[GIVEN ENTRIES]

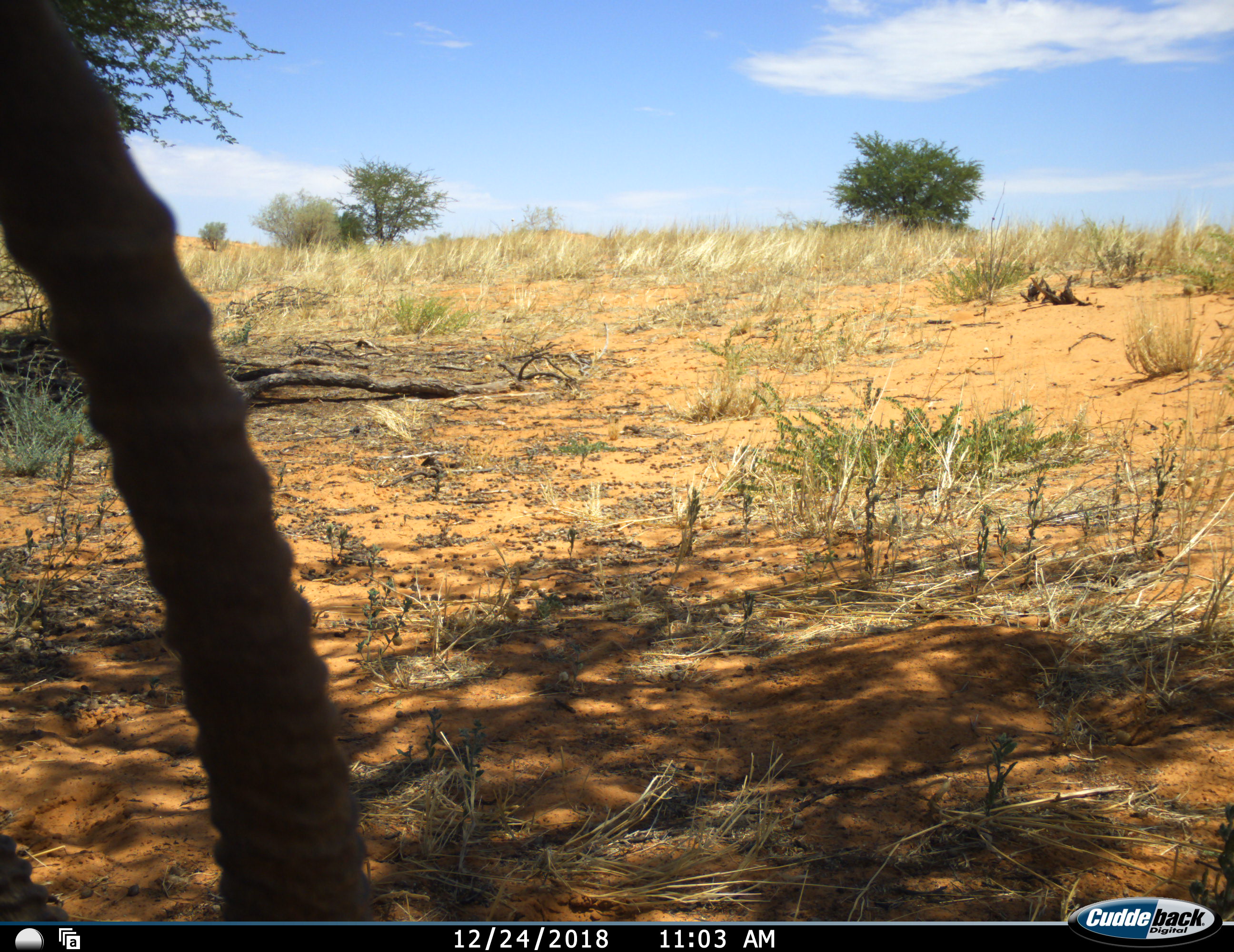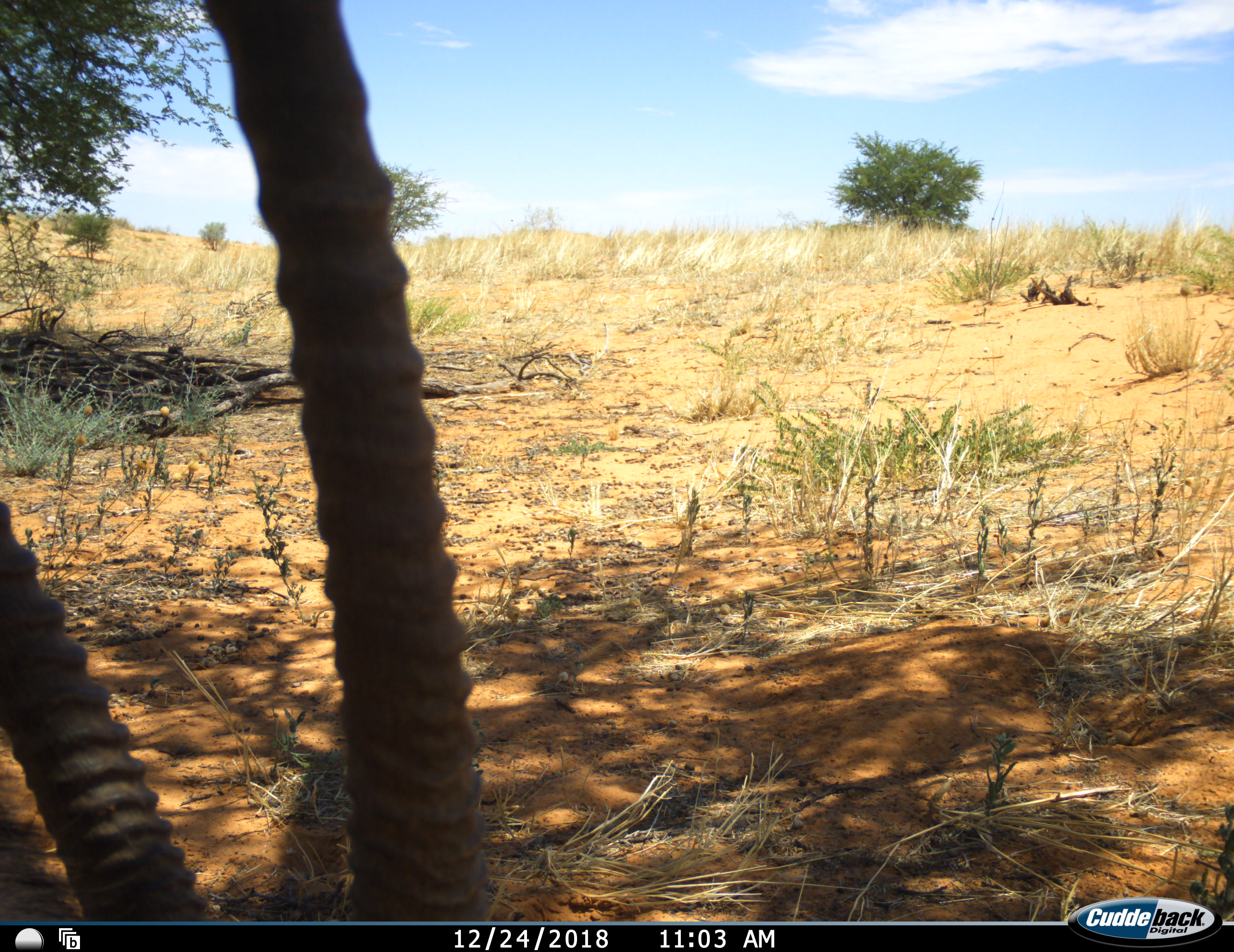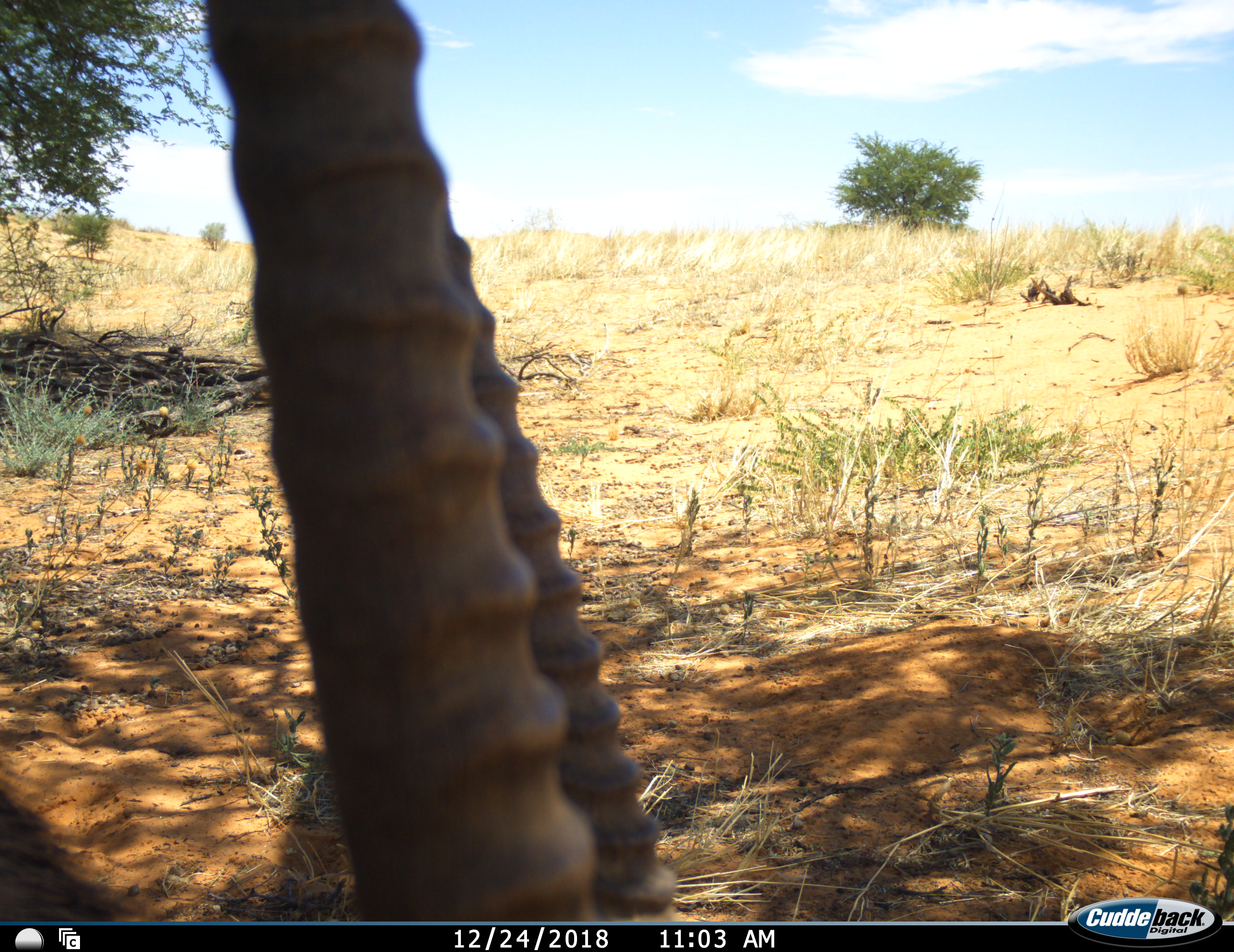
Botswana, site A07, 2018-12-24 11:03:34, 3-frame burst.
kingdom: Animalia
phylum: Chordata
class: Mammalia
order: Artiodactyla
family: Bovidae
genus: Oryx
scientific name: Oryx gazella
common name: gemsbok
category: gemsbokoryx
Gemsbokoryx (gemsbok) (Oryx gazella), count 1. Behavior (volunteer vote fractions): standing 0%, resting 70%, moving 30%, interacting 0%. Young present (vote fraction): 0%. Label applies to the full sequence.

[/GIVEN ENTRIES]

WHAT TO WORK ON =
Repeat the data word for word; drop the pictures.

SOLUTION =
Botswana, site A07, 2018-12-24 11:03:34, 3-frame burst.
kingdom: Animalia
phylum: Chordata
class: Mammalia
order: Artiodactyla
family: Bovidae
genus: Oryx
scientific name: Oryx gazella
common name: gemsbok
category: gemsbokoryx
Gemsbokoryx (gemsbok) (Oryx gazella), count 1. Behavior (volunteer vote fractions): standing 0%, resting 70%, moving 30%, interacting 0%. Young present (vote fraction): 0%. Label applies to the full sequence.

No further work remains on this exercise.